In one drawer lie the remains of an unidentified person found in a privy near Faribault, Minnesota. From the bones, Myster was able to determine that they belonged to a man who didn’t live beyond his 20s. He likely died of natural causes sometime in the 1800s, but the skull showed signs that the body might have undergone some kind of an autopsy. The young man had a hard life, Myster said, pointing to unusual indents in the man’s leg bone near the joints, likely made over a long period of time and due to a lot of hard labor. 

He had a sad end, dying young, his body thrown in a privy pit after his demise. The team working on the human remains project want him — not to mention the dozens of others whose bones remain with the state — to have their names back, and maybe, a dignified end.

bones
MinnPost photo by Briana Bierschbach
Rep.

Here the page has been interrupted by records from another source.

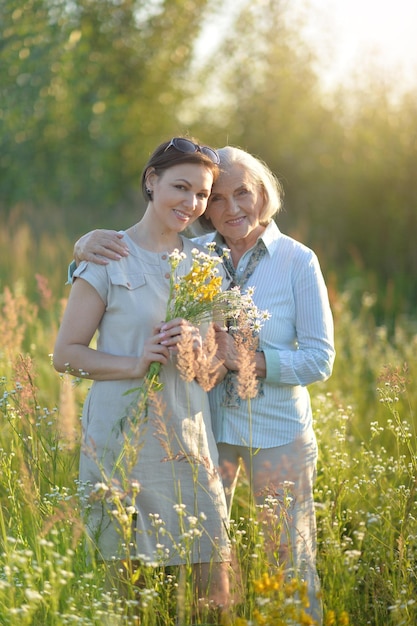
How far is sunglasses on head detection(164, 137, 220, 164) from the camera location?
331cm

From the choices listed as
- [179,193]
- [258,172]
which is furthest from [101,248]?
[258,172]

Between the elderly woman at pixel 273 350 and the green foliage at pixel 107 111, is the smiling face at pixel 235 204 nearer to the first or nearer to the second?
the elderly woman at pixel 273 350

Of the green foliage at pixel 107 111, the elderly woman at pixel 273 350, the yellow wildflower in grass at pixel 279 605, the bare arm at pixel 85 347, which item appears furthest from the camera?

Dean Urdahl, R-Grove City, was shocked to learn the state had unidentified human remains sitting in storage. These bones were donated to the university for research and study.

For Myster, the project represents a continuation of a lifetime of work. When she started working at Hamline right after graduate school, she worked with a nationwide project to help identify skeletal remains across the nation. It’s overwhelming to think how many thousands of individuals there were unidentified back then, Myster said, and how many remains still need to be identified today. 

“The more I got involved with that, the more I wanted to do that sort of work,” she said. “There’s still a lot of people out there, where we don’t know who they are.”